(Pt 1 here)
During the early years after independence, PAP relied mostly on our CPF savings to set up GLCs as well as fund infrastructure construction.**
In 1967, CPF members loaned the PAP government 85% of the funds it badly needed. From 1967 till 1996, annually, more than 72% of all government loans came from CPF members.
Instead of paying CPF members rates of return which commensurate with high economic growth and inflation, CPF members were paid laughably low rates of return.
The PAP conveniently forgot that without CPF retirement savings – a cheap source of funding – GLCs would not have succeeded and some might have gone pock kai. After GLCs – mostly pow chiak businesses – were able to stand on their own, ie did not require CPF funding anymore, they were transferred to Temasek. CPF subsequently became a cheap source of funds for GIC.
Examples of ‘pow chiak’ businesses include supermarket monopoly NTUC unFairprice, POSB (before lelong sale to DBS without even consulting reserves jaga President Ong Teng Cheong), PSA, CapitaLand, SingTel, Changi Airport Group, Singapore Power, SMRT, SBS Transit, etc.
Just how pow chiak were these GLCs?
PSA has been earning very high profit margins for decades. Recent data in the table below.
In 2013 and 2015, dividends from PSA alone amounted to 10% of total interest paid to CPF members. MAS (see statistical annexes)
Rain or shine, SP will continue to supply electricity and gas to over a million customers in Singapore. As can be seen from its high margins, although not as high as PSA’s, isn’t this also another pow chiak business?
Before Singtel was listed in 1993, the PAP had already spent billions in tax dollars on telecommunication infrastructure.
During the first few years after listing, Singtel was trading at an average price of $3 per share, implying a market value of at least $45 billion. link
(If not for its purchase of Australia’s Optus in 2001 at an overvalued price of US$8.5 billion, Singtel would have earned even higher returns.)

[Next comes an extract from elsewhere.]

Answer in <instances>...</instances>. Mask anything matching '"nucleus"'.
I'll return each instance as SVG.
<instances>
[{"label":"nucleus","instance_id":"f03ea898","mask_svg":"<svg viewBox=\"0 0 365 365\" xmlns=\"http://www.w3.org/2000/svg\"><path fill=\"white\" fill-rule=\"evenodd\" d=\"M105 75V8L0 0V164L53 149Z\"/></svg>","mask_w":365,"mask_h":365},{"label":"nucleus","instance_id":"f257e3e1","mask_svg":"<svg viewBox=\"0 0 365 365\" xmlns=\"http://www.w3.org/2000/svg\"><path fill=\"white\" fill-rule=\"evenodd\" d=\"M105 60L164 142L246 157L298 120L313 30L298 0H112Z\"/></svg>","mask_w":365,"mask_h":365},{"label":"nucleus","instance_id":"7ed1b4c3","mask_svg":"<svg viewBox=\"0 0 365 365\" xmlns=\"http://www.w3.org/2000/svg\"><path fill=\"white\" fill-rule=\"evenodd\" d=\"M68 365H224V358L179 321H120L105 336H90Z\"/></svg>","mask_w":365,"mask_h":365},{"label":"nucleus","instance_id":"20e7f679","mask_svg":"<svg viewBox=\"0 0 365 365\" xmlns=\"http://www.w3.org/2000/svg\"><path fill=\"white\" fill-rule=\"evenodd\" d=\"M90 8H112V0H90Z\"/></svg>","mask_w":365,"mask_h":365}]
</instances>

Singtel has been able to earn high returns because there has never been free market competition. This is because Temasek is also a major shareholder of the other 2 telcos, Starhub (via STT 55%) and M1 (via Keppel + SPH 32% ). All 3 telcos are pow chiak certified.
Domestic TLCs benefited tremendously from the use of our CPF because they were mostly pow chiak businesses. According to Temasek, it earned a 15% rate of return since 1974 and 13% since 1987.
But why have CPF members been paid only a fraction of Temasek’s returns when the loan of our CPF had a direct contribution to its profitability? Are Temasek’s figures for real?
If they are, doesn’t it imply that CPF members have been shortchanged by PAP?
PAP has a funny definition of wealth sharing. When Singtel was listed in 1993, the government allocated only 11% of Singtel shares, ie wealth sharing ratio = 1 for Singaporeans, 9 for Temasek.